Closed passing2961 closed 4 years ago

passing2961 commented 4 years ago

Hi Emily,

After I acquire an access to MIMIC III database, I preprocess this data following your procedure (i.e. format_mimic_for_BERT.py).

But, I can not have a confidence about below results. Is it right result?

(after format_mimic_for_BERT.py)

Thanks Young-Jun

EmilyAlsentzer commented 4 years ago

Hi Young-Jun,

Those results look reasonable. Remember that the output of that script is to split the text into sentences. The BERT LM pretraining scripts take care of the tokenization.

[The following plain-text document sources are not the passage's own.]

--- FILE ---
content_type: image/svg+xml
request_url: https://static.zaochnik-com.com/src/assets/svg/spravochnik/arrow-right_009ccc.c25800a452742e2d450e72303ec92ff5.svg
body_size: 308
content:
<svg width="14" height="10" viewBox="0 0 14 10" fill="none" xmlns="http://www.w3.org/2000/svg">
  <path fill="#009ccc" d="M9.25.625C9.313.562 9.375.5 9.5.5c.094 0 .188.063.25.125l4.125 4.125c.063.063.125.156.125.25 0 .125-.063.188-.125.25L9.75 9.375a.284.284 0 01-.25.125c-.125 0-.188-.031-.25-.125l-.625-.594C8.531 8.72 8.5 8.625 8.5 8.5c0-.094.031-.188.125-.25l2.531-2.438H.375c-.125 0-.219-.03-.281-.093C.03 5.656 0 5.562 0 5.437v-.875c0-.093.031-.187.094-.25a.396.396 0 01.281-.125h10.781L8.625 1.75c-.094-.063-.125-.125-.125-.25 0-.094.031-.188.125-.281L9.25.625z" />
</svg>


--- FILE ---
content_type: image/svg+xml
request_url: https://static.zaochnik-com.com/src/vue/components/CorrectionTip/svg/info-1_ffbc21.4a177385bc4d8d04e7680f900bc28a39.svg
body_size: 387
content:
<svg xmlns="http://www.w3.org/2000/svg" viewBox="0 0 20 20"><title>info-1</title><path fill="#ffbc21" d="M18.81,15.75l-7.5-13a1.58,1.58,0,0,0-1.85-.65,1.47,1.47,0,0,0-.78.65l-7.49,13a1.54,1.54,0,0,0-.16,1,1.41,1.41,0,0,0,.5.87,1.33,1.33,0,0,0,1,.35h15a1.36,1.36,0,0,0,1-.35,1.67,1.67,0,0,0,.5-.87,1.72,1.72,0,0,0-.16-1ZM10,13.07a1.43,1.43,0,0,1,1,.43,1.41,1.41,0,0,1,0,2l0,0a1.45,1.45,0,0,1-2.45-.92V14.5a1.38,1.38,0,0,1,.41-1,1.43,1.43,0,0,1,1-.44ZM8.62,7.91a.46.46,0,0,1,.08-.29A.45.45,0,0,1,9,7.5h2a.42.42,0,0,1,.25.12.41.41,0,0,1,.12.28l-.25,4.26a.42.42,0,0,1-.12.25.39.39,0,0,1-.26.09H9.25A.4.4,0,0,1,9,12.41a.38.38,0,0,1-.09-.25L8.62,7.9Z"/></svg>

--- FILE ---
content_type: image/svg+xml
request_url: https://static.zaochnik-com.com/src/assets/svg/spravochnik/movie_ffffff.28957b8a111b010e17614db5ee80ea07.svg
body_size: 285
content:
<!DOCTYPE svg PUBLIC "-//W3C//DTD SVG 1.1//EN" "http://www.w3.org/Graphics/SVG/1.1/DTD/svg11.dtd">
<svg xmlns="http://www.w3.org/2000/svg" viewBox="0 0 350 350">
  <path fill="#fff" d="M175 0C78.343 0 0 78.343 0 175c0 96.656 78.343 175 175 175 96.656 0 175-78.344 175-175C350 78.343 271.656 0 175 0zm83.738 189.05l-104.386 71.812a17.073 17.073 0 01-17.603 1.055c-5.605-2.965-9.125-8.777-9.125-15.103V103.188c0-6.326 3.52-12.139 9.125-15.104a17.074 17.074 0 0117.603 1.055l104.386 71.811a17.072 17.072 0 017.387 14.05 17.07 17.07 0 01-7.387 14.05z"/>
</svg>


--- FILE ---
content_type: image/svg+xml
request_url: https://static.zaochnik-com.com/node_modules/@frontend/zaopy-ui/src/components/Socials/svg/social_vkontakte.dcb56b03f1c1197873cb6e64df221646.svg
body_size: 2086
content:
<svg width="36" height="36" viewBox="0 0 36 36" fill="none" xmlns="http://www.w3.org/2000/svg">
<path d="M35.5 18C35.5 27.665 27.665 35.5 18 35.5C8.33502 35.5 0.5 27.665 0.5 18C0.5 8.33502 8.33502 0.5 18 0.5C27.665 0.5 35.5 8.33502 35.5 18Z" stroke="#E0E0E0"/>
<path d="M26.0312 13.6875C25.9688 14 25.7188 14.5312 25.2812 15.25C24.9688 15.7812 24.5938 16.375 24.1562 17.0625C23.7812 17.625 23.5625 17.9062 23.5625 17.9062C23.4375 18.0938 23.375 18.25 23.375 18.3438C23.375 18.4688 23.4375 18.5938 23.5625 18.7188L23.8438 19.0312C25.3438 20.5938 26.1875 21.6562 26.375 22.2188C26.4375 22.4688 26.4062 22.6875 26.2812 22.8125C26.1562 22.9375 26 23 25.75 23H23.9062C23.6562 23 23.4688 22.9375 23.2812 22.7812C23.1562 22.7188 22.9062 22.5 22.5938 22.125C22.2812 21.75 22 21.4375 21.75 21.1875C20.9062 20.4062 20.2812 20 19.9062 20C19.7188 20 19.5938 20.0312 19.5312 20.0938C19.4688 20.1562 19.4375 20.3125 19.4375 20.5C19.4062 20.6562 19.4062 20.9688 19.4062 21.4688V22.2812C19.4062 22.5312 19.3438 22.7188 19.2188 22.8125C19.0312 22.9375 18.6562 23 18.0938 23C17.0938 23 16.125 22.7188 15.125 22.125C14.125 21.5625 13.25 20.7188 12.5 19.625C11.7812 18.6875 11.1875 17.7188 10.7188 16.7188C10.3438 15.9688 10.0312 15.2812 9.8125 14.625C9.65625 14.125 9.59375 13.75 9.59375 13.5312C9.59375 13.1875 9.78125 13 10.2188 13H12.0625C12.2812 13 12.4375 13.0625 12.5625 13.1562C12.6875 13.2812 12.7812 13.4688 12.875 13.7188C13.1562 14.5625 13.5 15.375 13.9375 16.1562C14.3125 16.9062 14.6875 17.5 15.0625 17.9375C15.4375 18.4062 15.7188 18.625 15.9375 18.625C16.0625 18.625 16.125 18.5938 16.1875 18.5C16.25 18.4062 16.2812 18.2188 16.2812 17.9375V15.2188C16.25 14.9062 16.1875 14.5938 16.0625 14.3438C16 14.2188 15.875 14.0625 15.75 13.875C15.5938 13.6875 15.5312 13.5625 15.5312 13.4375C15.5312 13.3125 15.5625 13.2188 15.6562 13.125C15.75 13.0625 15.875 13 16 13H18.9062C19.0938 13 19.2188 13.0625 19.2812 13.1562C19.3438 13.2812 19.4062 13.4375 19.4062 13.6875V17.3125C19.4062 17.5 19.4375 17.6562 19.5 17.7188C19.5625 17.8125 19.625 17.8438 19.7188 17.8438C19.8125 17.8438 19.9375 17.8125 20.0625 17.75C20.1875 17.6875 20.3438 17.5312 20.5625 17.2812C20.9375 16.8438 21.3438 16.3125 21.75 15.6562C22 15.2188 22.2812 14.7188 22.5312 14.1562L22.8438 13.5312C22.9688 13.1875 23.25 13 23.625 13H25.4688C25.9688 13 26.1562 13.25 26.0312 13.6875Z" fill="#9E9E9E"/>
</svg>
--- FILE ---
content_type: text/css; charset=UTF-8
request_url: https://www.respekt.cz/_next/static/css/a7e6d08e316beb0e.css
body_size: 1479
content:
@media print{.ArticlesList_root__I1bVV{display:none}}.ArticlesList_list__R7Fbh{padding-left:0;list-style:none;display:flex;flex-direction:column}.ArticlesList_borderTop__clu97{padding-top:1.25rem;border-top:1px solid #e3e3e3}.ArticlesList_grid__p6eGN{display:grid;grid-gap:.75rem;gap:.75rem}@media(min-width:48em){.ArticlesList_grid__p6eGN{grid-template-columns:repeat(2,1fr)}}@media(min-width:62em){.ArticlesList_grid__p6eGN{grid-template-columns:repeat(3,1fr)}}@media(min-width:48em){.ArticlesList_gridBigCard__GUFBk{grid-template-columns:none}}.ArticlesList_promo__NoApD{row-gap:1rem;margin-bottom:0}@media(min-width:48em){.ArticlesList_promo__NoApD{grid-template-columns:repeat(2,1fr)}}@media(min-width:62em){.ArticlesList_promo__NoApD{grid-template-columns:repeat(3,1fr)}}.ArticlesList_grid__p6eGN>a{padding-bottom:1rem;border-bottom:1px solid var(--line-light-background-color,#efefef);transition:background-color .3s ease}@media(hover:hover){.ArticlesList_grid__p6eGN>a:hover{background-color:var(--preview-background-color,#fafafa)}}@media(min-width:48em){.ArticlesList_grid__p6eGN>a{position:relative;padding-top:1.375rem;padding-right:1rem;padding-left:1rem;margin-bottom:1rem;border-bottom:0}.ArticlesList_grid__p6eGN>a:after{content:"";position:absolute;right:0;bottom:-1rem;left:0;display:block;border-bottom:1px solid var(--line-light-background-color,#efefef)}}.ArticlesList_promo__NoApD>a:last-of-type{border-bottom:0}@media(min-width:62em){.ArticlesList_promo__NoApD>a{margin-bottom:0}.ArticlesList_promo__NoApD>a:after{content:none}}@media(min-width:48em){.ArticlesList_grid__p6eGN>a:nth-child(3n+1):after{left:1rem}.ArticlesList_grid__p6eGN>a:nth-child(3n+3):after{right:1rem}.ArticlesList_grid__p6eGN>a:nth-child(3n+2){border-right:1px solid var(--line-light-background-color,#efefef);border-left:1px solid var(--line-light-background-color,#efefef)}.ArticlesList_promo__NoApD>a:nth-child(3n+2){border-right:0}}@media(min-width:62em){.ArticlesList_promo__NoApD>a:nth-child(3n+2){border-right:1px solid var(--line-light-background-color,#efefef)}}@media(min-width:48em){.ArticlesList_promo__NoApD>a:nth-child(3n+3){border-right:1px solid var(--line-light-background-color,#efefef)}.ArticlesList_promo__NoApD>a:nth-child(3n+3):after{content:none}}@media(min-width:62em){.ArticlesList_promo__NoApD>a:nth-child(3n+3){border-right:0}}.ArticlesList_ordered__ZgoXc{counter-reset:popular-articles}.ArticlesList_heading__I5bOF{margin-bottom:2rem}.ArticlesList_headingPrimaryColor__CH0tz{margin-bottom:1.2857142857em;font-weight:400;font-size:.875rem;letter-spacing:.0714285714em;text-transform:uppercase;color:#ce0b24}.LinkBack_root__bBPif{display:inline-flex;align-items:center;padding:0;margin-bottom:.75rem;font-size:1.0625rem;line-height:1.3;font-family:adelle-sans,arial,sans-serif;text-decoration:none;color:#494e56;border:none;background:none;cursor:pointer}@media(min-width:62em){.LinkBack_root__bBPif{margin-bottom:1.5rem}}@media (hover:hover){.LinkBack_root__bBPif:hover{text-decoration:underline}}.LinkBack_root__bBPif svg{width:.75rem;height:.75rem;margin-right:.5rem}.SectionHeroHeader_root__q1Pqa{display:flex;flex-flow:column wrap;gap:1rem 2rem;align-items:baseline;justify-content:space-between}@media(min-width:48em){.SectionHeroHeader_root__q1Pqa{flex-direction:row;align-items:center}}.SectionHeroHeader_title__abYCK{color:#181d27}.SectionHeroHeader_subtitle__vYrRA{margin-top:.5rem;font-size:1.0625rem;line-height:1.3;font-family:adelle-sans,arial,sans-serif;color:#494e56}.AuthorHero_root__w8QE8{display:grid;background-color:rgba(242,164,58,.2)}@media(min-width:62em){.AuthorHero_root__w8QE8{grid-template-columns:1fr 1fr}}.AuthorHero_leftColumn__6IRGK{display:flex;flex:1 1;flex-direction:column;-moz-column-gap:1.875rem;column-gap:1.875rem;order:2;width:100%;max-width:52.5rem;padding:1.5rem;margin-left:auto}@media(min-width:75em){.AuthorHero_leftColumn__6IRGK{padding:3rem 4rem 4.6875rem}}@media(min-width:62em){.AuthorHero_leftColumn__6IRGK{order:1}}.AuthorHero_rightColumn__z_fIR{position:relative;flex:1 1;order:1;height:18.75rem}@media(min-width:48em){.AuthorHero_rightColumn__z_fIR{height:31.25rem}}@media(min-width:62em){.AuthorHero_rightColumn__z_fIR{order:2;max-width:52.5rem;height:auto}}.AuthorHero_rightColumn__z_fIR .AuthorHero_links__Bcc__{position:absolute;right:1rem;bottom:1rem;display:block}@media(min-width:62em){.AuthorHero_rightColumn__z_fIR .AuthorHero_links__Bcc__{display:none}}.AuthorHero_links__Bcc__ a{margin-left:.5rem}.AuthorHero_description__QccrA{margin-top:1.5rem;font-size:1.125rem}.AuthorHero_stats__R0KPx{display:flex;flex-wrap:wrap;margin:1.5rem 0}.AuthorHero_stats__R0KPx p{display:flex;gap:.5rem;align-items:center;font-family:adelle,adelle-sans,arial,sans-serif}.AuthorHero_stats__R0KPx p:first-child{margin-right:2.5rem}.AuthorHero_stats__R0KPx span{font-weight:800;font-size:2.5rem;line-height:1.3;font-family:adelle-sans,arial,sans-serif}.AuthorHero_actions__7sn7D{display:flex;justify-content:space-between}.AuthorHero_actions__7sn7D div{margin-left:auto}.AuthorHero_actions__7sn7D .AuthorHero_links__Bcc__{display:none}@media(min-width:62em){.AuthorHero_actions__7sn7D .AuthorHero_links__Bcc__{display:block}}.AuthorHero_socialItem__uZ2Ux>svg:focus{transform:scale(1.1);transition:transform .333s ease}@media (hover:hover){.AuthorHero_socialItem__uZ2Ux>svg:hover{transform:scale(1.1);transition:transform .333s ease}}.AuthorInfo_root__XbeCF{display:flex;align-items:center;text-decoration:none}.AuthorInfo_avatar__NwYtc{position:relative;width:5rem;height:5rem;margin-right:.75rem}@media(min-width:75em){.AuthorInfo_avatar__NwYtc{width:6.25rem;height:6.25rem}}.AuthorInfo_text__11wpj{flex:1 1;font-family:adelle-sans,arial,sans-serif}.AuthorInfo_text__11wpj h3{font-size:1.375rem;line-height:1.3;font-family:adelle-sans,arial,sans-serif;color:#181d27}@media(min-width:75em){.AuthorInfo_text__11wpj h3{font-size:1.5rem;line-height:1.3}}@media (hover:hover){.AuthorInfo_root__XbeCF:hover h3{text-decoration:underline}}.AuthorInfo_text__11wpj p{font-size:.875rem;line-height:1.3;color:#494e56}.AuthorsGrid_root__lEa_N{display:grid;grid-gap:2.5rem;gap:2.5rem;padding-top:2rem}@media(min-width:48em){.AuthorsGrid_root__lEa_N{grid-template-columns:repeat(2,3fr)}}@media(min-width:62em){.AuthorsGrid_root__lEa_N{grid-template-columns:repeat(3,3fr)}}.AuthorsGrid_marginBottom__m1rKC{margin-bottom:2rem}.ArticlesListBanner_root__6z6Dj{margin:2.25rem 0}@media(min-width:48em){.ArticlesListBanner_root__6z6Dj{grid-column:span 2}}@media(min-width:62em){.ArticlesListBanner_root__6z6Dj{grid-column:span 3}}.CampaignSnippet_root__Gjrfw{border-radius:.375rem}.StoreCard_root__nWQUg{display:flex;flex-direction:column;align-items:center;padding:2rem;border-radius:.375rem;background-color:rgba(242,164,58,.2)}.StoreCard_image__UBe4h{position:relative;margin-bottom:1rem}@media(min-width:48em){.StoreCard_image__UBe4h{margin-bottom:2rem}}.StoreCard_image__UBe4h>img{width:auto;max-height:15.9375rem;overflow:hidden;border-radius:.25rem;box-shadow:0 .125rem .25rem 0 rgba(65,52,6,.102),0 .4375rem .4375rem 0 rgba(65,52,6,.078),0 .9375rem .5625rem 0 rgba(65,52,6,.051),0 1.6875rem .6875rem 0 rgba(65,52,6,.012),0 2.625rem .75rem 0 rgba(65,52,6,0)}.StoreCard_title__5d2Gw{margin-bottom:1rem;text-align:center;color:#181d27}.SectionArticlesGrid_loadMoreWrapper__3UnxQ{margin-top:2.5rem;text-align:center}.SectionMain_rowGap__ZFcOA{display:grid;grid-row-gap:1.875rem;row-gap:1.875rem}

Since the MIMIC data is protected by a DUA, I ask that you please remove the examples from your question above ASAP. Data from MIMIC (even if only small paragraphs) should not be posted publicly on the web without permission. Thanks.

passing2961 commented 4 years ago

Dear Emily,

Thanks for kind reply. As you said, I remove the examples.

Sorry for that, I will be careful from next time.

EmilyAlsentzer commented 4 years ago

Thanks for removing. I'm closing this issue, but feel free to reopen if your question wasn't fully addressed.